INPUT MATERIAL:
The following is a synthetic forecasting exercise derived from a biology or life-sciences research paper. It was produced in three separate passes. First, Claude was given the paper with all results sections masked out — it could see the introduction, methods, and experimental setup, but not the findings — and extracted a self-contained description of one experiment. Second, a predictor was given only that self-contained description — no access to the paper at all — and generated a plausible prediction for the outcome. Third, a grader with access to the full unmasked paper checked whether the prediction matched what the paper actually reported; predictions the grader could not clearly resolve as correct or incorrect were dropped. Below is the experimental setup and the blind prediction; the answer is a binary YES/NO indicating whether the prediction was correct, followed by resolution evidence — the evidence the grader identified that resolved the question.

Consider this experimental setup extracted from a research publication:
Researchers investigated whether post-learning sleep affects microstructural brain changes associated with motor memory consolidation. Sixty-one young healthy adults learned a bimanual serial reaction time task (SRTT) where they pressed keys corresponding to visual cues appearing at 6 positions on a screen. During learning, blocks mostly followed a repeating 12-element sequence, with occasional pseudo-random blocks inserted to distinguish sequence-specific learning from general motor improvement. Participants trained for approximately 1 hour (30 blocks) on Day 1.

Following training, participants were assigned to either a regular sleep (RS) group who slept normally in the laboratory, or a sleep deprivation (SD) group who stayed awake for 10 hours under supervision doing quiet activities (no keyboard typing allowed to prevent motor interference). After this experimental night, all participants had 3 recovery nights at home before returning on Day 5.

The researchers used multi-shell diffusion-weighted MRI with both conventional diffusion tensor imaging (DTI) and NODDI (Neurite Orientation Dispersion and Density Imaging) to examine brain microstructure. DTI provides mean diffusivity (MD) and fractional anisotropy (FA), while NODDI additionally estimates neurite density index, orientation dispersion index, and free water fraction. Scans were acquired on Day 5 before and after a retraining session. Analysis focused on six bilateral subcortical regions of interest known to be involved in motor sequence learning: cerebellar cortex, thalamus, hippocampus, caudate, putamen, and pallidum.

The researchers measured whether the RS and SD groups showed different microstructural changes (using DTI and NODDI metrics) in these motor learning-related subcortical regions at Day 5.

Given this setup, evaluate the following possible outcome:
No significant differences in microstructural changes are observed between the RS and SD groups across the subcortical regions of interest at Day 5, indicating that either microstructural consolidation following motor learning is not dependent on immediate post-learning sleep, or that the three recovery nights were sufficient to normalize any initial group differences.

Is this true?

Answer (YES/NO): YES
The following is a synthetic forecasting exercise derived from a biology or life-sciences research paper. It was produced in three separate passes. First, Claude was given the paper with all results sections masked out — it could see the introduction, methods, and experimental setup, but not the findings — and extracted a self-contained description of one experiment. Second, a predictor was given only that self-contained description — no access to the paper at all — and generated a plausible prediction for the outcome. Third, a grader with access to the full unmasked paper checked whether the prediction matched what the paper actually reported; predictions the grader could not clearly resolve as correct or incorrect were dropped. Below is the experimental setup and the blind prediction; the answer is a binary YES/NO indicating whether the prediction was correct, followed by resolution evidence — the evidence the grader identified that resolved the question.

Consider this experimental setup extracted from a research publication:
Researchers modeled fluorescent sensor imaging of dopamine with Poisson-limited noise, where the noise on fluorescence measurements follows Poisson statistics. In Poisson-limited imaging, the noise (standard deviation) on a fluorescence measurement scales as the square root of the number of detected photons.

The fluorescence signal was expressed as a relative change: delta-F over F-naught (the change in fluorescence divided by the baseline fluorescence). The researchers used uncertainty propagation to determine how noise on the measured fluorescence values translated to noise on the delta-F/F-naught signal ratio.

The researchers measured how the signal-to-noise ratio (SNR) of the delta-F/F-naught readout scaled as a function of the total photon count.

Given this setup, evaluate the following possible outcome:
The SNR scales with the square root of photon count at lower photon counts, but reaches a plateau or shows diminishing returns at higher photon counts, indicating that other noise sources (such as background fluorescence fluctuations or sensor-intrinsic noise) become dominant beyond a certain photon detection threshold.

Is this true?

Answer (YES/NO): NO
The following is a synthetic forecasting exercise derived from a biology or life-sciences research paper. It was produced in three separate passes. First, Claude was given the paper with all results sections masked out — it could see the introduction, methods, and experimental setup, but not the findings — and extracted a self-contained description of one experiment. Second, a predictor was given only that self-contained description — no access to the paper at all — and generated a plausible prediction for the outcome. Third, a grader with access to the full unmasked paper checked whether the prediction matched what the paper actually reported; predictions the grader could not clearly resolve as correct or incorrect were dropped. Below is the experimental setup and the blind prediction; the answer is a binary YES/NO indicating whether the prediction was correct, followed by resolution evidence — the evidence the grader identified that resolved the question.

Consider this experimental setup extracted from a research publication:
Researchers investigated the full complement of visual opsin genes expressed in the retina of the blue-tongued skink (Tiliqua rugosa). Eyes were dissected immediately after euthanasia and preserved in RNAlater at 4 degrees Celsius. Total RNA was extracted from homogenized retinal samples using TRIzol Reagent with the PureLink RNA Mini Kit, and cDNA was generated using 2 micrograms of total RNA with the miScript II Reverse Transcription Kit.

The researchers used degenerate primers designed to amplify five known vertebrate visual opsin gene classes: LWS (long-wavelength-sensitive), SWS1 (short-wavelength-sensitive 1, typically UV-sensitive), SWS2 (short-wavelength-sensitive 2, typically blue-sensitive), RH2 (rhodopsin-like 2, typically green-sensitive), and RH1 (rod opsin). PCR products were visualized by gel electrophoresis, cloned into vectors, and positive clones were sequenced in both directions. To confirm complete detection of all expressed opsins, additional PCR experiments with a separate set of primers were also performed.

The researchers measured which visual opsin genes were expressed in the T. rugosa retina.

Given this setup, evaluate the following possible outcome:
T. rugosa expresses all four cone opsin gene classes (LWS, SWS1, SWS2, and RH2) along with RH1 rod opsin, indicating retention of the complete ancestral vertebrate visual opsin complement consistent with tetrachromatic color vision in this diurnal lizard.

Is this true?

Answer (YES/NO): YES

EXERCISE DIRECTIONS: Write the material out once more, keeping each line exact.

SOLUTION TO THE EXERCISE:
The following is a synthetic forecasting exercise derived from a biology or life-sciences research paper. It was produced in three separate passes. First, Claude was given the paper with all results sections masked out — it could see the introduction, methods, and experimental setup, but not the findings — and extracted a self-contained description of one experiment. Second, a predictor was given only that self-contained description — no access to the paper at all — and generated a plausible prediction for the outcome. Third, a grader with access to the full unmasked paper checked whether the prediction matched what the paper actually reported; predictions the grader could not clearly resolve as correct or incorrect were dropped. Below is the experimental setup and the blind prediction; the answer is a binary YES/NO indicating whether the prediction was correct, followed by resolution evidence — the evidence the grader identified that resolved the question.

Consider this experimental setup extracted from a research publication:
Researchers investigated whether post-learning sleep affects microstructural brain changes associated with motor memory consolidation. Sixty-one young healthy adults learned a bimanual serial reaction time task (SRTT) where they pressed keys corresponding to visual cues appearing at 6 positions on a screen. During learning, blocks mostly followed a repeating 12-element sequence, with occasional pseudo-random blocks inserted to distinguish sequence-specific learning from general motor improvement. Participants trained for approximately 1 hour (30 blocks) on Day 1.

Following training, participants were assigned to either a regular sleep (RS) group who slept normally in the laboratory, or a sleep deprivation (SD) group who stayed awake for 10 hours under supervision doing quiet activities (no keyboard typing allowed to prevent motor interference). After this experimental night, all participants had 3 recovery nights at home before returning on Day 5.

The researchers used multi-shell diffusion-weighted MRI with both conventional diffusion tensor imaging (DTI) and NODDI (Neurite Orientation Dispersion and Density Imaging) to examine brain microstructure. DTI provides mean diffusivity (MD) and fractional anisotropy (FA), while NODDI additionally estimates neurite density index, orientation dispersion index, and free water fraction. Scans were acquired on Day 5 before and after a retraining session. Analysis focused on six bilateral subcortical regions of interest known to be involved in motor sequence learning: cerebellar cortex, thalamus, hippocampus, caudate, putamen, and pallidum.

The researchers measured whether the RS and SD groups showed different microstructural changes (using DTI and NODDI metrics) in these motor learning-related subcortical regions at Day 5.

Given this setup, evaluate the following possible outcome:
No significant differences in microstructural changes are observed between the RS and SD groups across the subcortical regions of interest at Day 5, indicating that either microstructural consolidation following motor learning is not dependent on immediate post-learning sleep, or that the three recovery nights were sufficient to normalize any initial group differences.

Is this true?

Answer (YES/NO): YES
The following is a synthetic forecasting exercise derived from a biology or life-sciences research paper. It was produced in three separate passes. First, Claude was given the paper with all results sections masked out — it could see the introduction, methods, and experimental setup, but not the findings — and extracted a self-contained description of one experiment. Second, a predictor was given only that self-contained description — no access to the paper at all — and generated a plausible prediction for the outcome. Third, a grader with access to the full unmasked paper checked whether the prediction matched what the paper actually reported; predictions the grader could not clearly resolve as correct or incorrect were dropped. Below is the experimental setup and the blind prediction; the answer is a binary YES/NO indicating whether the prediction was correct, followed by resolution evidence — the evidence the grader identified that resolved the question.

Consider this experimental setup extracted from a research publication:
Researchers modeled fluorescent sensor imaging of dopamine with Poisson-limited noise, where the noise on fluorescence measurements follows Poisson statistics. In Poisson-limited imaging, the noise (standard deviation) on a fluorescence measurement scales as the square root of the number of detected photons.

The fluorescence signal was expressed as a relative change: delta-F over F-naught (the change in fluorescence divided by the baseline fluorescence). The researchers used uncertainty propagation to determine how noise on the measured fluorescence values translated to noise on the delta-F/F-naught signal ratio.

The researchers measured how the signal-to-noise ratio (SNR) of the delta-F/F-naught readout scaled as a function of the total photon count.

Given this setup, evaluate the following possible outcome:
The SNR scales with the square root of photon count at lower photon counts, but reaches a plateau or shows diminishing returns at higher photon counts, indicating that other noise sources (such as background fluorescence fluctuations or sensor-intrinsic noise) become dominant beyond a certain photon detection threshold.

Is this true?

Answer (YES/NO): NO
The following is a synthetic forecasting exercise derived from a biology or life-sciences research paper. It was produced in three separate passes. First, Claude was given the paper with all results sections masked out — it could see the introduction, methods, and experimental setup, but not the findings — and extracted a self-contained description of one experiment. Second, a predictor was given only that self-contained description — no access to the paper at all — and generated a plausible prediction for the outcome. Third, a grader with access to the full unmasked paper checked whether the prediction matched what the paper actually reported; predictions the grader could not clearly resolve as correct or incorrect were dropped. Below is the experimental setup and the blind prediction; the answer is a binary YES/NO indicating whether the prediction was correct, followed by resolution evidence — the evidence the grader identified that resolved the question.

Consider this experimental setup extracted from a research publication:
Researchers investigated the full complement of visual opsin genes expressed in the retina of the blue-tongued skink (Tiliqua rugosa). Eyes were dissected immediately after euthanasia and preserved in RNAlater at 4 degrees Celsius. Total RNA was extracted from homogenized retinal samples using TRIzol Reagent with the PureLink RNA Mini Kit, and cDNA was generated using 2 micrograms of total RNA with the miScript II Reverse Transcription Kit.

The researchers used degenerate primers designed to amplify five known vertebrate visual opsin gene classes: LWS (long-wavelength-sensitive), SWS1 (short-wavelength-sensitive 1, typically UV-sensitive), SWS2 (short-wavelength-sensitive 2, typically blue-sensitive), RH2 (rhodopsin-like 2, typically green-sensitive), and RH1 (rod opsin). PCR products were visualized by gel electrophoresis, cloned into vectors, and positive clones were sequenced in both directions. To confirm complete detection of all expressed opsins, additional PCR experiments with a separate set of primers were also performed.

The researchers measured which visual opsin genes were expressed in the T. rugosa retina.

Given this setup, evaluate the following possible outcome:
T. rugosa expresses all four cone opsin gene classes (LWS, SWS1, SWS2, and RH2) along with RH1 rod opsin, indicating retention of the complete ancestral vertebrate visual opsin complement consistent with tetrachromatic color vision in this diurnal lizard.

Is this true?

Answer (YES/NO): YES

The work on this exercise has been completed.